- **Source passage**
===============

Metadata-Version: 2.0
Name: fathom-web
Version: 3.0
Summary: Commandline tools for training Fathom rulesets
Home-page: https://mozilla.github.io/fathom/
Author: Erik Rose
Author-email: erik@mozilla.com
License: MPL
Keywords: machine learning,ml,semantic extraction
Platform: UNKNOWN
Classifier: Intended Audience :: Developers
Classifier: Natural Language :: English
Classifier: Development Status :: 5 - Production/Stable
Classifier: License :: OSI Approved :: Mozilla Public License 2.0 (MPL 2.0)
Classifier: Programming Language :: Python :: 3
Requires-Dist: click (<8.0,>=7.0)
Requires-Dist: tensorboardX (>=1.6,<2.0)
Requires-Dist: torch (>=1.0,<2.0)

===============

- **Data extract**
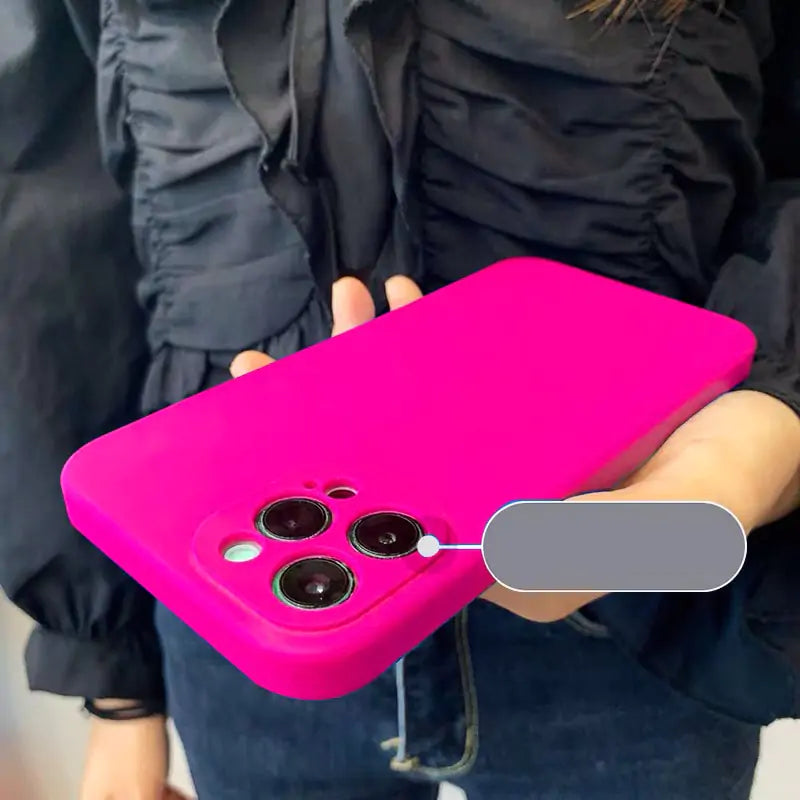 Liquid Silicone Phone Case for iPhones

===============

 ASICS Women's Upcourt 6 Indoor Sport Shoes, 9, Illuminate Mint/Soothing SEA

===============

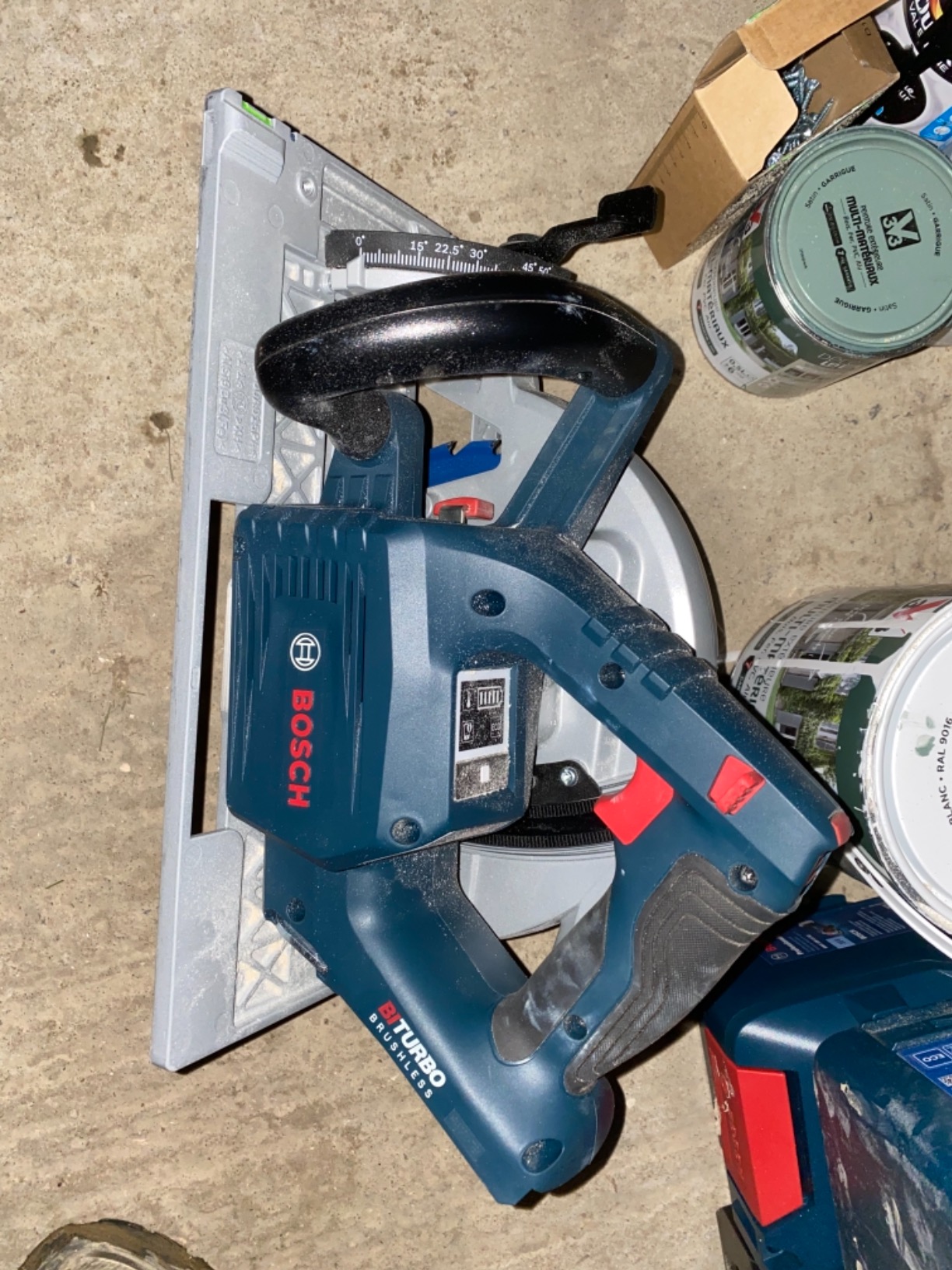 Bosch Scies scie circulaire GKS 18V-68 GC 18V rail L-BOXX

===============

- **Task directions**
Reproduce the fathom-web package metadata above in full, unchanged, line for line.

- **Task answer**
Metadata-Version: 2.0
Name: fathom-web
Version: 3.0
Summary: Commandline tools for training Fathom rulesets
Home-page: https://mozilla.github.io/fathom/
Author: Erik Rose
Author-email: erik@mozilla.com
License: MPL
Keywords: machine learning,ml,semantic extraction
Platform: UNKNOWN
Classifier: Intended Audience :: Developers
Classifier: Natural Language :: English
Classifier: Development Status :: 5 - Production/Stable
Classifier: License :: OSI Approved :: Mozilla Public License 2.0 (MPL 2.0)
Classifier: Programming Language :: Python :: 3
Requires-Dist: click (<8.0,>=7.0)
Requires-Dist: tensorboardX (>=1.6,<2.0)
Requires-Dist: torch (>=1.0,<2.0)